**Page excerpt**
US To Join EU military Transit Project as EU Considers Rapid Response Force

Two Reuters stories from today address the growing role of European Union military forces and the inclusion of non-EU NATO powers in joint endeavors with the EU.

A meeting of EU defense ministers scheduled for tomorrow is expected to approve the U.S., Canada and Norway (not a EU member) joining a project to expedite the transit of troops across the European continent in accordance with NATO demands for such streamlined deployments, which, as the report phrases it, NATO “sees as vital in the event of a conflict with Russia.”

The entire initiative is NATO’s, with the EU, as always, obligingly following suit. The expectation from the EU is that it will use its infrastructure budget to upgrade and modernize bridges, rails and roads to, one is tempted to say, NATOize transportation routes from the Atlantic to the Russian border. The EU has set aside 1.7 billion euros ($2 billion) from its common budget to upgrade military mobility in support of NATO for the next seven years.

The EU will incorporate the three non-EU states into a project to overcome delays in moving troops across Europe, diplomats were quoted as saying, in a current political context in which that could only mean moving them to the east.

If as expected the EU defense ministers approve the participation of the U.S., Canada and Norway in the Permanent Structured Cooperation (PESCO) component of the EU’s Common Security and Defence Policy (CSDP), in which 25 of the 27 EU’s armed forces pursue structural integration, it will mark the yet further integration of American, NATO and EU military policies and activities. (The only EU member states not currently participating in the CSDP are Malta and Denmark.)

Reuters cites a European diplomat saying of the initiative, “It is also very important for transatlantic cooperation, good cooperation between EU members and NATO allies.”

For decades there has been a school of thought that the EU, twenty-one of whose twenty-seven members are in NATO, and of the remaining six only Cyprus not a NATO partner, somehow pursues a common foreign policy distinct from if not in opposition to NATO and/or the U.S.. Nothing could be further from the truth.

In 2002 the EU and NATO signed the NATO-EU Declaration on European Security and Defence Policy, described as a strategic partnership.

It binds the two parties to:

  • effective mutual consultation;
  • equality and due regard for the decision-making:
  • autonomy of the EU and NATO;
  • respect for the interests of the EU and NATO members states;
  • respect for the principles of the Charter of the United Nations;
  • coherent, transparent and mutually reinforcing development of the military capability requirements common to the two organisations.

**Provided material**
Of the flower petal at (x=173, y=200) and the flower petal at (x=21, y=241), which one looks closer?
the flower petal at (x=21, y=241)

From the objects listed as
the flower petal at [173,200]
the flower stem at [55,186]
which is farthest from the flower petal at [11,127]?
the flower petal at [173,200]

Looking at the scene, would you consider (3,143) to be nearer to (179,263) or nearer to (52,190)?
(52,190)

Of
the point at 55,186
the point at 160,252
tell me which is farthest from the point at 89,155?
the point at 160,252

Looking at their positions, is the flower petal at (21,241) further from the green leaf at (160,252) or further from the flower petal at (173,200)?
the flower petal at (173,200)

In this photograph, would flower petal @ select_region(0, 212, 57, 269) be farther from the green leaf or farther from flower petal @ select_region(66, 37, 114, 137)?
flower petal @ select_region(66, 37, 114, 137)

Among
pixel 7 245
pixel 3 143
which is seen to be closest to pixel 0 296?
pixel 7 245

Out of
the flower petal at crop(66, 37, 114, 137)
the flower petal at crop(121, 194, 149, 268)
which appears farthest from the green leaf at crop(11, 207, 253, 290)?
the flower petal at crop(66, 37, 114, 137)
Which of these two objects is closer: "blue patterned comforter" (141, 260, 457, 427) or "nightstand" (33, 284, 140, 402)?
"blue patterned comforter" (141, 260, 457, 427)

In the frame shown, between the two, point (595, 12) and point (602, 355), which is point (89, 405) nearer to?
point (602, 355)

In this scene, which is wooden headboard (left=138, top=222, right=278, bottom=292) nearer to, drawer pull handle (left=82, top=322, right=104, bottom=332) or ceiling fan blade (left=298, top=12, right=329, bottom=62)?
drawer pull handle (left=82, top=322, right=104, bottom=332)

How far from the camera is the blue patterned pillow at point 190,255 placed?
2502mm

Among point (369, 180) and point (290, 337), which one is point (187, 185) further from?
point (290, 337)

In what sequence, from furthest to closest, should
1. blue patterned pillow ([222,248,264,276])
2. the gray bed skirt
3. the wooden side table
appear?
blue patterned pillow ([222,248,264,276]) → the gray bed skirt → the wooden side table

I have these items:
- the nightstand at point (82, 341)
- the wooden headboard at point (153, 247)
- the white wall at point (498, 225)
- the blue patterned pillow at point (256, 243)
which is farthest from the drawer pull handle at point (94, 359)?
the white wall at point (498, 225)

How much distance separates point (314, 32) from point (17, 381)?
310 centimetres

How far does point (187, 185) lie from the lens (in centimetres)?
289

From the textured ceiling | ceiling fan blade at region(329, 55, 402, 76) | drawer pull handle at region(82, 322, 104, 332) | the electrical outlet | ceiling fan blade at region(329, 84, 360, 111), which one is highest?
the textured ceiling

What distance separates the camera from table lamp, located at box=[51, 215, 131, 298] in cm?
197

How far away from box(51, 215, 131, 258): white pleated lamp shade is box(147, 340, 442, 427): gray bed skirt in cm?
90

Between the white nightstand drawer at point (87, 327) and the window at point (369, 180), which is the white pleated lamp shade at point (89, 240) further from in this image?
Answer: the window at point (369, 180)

--

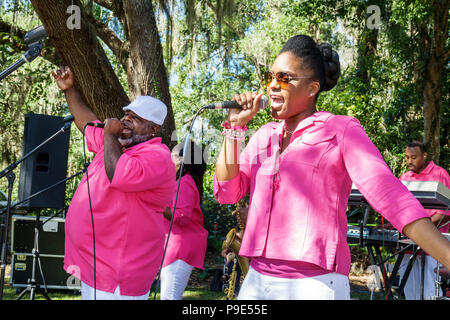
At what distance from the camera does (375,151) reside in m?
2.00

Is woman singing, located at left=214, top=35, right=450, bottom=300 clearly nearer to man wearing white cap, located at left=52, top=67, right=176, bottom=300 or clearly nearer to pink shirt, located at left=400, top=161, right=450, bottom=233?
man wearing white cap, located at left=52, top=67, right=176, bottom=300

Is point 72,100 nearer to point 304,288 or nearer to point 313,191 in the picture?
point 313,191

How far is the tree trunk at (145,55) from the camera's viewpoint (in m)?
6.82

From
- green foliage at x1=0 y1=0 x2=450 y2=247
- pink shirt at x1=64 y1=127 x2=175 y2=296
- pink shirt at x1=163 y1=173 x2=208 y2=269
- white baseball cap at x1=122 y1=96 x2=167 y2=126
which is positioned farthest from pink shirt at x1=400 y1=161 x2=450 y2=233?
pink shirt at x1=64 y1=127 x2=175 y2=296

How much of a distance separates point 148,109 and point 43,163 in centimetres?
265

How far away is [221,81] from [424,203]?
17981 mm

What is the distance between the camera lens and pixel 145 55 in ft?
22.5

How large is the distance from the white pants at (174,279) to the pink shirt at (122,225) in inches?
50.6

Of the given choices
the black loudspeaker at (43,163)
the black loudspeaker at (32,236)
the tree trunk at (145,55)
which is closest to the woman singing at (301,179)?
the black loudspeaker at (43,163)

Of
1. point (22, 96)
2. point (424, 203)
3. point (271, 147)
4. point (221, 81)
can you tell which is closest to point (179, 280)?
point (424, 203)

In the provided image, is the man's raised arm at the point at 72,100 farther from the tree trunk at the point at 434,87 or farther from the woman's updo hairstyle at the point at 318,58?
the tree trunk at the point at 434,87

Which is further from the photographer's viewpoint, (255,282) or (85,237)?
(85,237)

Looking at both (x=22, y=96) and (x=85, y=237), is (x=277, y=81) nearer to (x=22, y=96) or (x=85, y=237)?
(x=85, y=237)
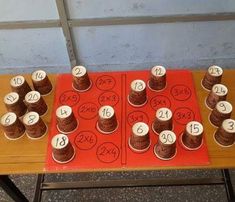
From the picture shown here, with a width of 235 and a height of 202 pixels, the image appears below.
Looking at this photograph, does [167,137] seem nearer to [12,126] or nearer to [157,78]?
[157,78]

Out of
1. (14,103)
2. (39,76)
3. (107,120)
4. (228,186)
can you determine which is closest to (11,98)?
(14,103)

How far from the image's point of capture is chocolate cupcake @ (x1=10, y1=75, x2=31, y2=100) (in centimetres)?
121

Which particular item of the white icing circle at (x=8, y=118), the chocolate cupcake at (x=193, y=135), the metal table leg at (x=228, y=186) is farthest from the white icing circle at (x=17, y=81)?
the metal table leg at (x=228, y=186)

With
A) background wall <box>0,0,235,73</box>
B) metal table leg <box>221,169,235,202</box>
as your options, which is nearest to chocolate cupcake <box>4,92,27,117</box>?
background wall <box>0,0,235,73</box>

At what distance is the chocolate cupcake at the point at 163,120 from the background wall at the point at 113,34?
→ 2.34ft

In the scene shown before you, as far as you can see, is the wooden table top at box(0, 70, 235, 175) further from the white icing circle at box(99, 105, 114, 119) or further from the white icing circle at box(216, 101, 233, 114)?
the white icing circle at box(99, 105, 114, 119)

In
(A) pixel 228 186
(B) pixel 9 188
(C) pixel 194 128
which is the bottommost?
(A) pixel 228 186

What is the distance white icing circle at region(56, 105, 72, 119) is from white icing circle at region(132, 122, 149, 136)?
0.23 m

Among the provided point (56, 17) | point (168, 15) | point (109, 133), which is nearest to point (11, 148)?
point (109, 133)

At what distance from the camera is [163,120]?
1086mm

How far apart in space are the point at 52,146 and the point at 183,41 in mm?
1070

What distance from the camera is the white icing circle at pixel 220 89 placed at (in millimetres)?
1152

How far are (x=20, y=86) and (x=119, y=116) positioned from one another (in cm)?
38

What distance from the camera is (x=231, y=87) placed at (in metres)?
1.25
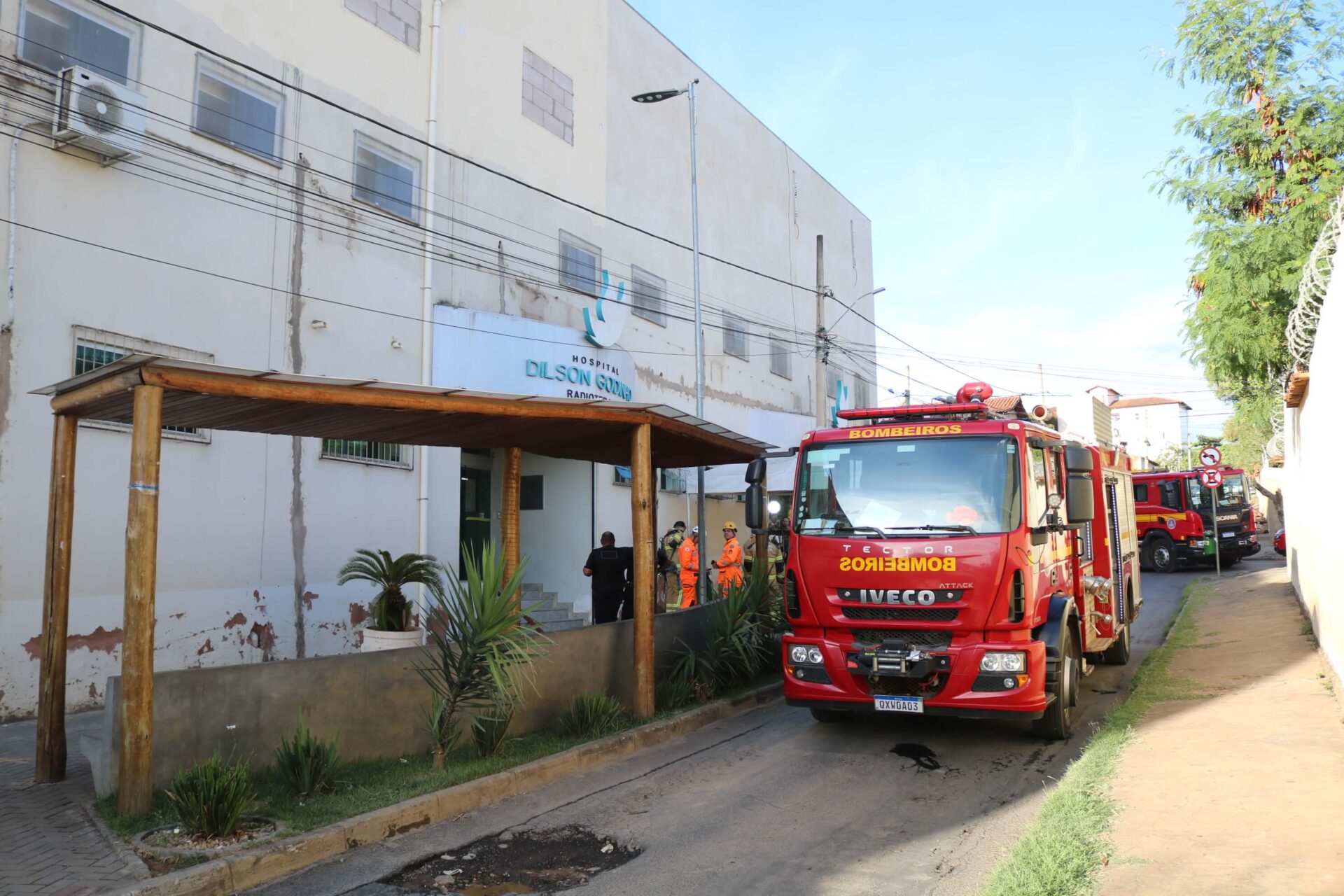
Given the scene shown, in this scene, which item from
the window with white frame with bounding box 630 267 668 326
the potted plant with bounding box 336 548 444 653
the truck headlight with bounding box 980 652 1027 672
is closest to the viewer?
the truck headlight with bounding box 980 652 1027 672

==

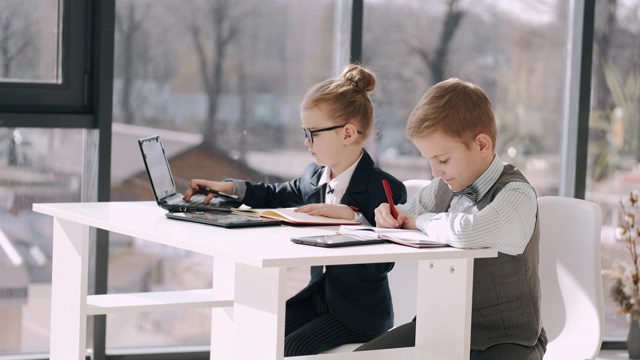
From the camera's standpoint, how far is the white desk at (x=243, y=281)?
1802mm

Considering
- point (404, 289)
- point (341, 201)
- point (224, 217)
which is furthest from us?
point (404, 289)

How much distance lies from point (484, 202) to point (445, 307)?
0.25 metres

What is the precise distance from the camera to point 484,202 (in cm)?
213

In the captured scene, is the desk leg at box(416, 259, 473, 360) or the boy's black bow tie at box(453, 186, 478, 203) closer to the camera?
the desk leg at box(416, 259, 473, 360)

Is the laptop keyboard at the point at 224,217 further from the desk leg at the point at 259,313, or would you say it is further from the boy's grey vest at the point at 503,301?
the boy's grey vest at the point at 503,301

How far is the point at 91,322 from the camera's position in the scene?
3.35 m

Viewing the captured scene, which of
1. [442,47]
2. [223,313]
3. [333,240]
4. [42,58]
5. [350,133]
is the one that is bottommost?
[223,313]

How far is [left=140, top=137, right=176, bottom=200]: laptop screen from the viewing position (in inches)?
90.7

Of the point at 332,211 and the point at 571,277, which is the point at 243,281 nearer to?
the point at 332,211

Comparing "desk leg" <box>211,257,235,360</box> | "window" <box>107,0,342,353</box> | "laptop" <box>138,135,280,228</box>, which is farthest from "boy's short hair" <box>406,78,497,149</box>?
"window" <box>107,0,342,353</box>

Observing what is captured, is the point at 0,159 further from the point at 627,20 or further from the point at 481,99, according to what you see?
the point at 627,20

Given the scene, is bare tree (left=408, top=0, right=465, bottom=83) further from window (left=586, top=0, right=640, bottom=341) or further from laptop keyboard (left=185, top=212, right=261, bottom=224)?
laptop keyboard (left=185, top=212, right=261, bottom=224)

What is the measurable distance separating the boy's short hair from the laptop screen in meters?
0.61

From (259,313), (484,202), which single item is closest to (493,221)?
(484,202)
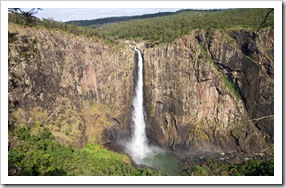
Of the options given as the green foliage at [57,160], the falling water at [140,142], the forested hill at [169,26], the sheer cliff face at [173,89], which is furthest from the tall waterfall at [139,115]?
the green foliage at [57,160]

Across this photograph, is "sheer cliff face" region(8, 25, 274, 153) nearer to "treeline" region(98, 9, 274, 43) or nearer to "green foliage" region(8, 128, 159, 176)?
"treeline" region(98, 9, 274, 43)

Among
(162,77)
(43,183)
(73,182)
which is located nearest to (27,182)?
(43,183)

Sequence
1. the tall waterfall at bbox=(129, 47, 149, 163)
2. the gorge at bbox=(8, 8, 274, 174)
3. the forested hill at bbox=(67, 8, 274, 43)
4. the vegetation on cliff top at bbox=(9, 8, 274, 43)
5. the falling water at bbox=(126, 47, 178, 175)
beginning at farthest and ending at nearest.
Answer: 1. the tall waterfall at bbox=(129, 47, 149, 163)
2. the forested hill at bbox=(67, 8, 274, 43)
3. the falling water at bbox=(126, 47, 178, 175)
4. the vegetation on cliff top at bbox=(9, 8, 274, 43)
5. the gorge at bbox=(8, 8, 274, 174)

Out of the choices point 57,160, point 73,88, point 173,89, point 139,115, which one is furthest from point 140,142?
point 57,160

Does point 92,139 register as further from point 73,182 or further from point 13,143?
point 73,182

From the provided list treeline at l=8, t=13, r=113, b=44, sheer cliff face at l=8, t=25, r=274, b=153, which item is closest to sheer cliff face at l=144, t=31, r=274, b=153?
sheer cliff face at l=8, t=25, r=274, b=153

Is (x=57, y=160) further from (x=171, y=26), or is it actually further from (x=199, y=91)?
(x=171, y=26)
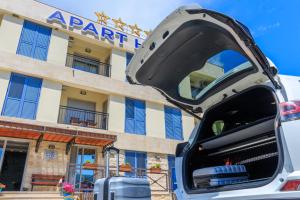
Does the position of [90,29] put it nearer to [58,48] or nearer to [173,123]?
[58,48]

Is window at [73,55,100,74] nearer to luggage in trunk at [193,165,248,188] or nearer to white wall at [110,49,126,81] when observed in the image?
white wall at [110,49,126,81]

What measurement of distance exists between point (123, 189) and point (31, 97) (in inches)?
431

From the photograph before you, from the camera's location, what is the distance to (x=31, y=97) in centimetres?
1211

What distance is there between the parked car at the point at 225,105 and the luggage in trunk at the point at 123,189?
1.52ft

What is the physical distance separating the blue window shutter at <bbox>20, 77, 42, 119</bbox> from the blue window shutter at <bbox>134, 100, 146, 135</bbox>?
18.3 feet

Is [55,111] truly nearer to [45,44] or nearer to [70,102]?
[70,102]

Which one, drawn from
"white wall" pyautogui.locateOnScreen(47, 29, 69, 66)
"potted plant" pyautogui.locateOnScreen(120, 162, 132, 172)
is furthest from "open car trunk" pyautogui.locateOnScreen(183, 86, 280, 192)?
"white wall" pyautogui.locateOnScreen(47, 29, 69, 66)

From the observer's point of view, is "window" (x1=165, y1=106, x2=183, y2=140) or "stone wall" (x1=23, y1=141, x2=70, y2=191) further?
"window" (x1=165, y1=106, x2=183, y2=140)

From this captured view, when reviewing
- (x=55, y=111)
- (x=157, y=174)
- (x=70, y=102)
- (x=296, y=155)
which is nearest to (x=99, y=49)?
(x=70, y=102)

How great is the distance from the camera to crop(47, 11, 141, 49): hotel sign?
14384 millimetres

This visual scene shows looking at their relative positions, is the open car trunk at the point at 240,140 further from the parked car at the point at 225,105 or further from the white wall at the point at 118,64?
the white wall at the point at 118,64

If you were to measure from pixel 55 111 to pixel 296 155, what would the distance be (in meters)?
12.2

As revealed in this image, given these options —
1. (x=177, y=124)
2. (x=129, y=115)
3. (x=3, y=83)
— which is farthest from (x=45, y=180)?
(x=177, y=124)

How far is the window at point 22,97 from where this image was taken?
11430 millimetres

**Objective**
Please copy out, word for word, the part of the EU military transit article running from "Reuters cites a" down to "from the truth.".

**Complete answer**
Reuters cites a European diplomat saying of the initiative, “It is also very important for transatlantic cooperation, good cooperation between EU members and NATO allies.”

For decades there has been a school of thought that the EU, twenty-one of whose twenty-seven members are in NATO, and of the remaining six only Cyprus not a NATO partner, somehow pursues a common foreign policy distinct from if not in opposition to NATO and/or the U.S.. Nothing could be further from the truth.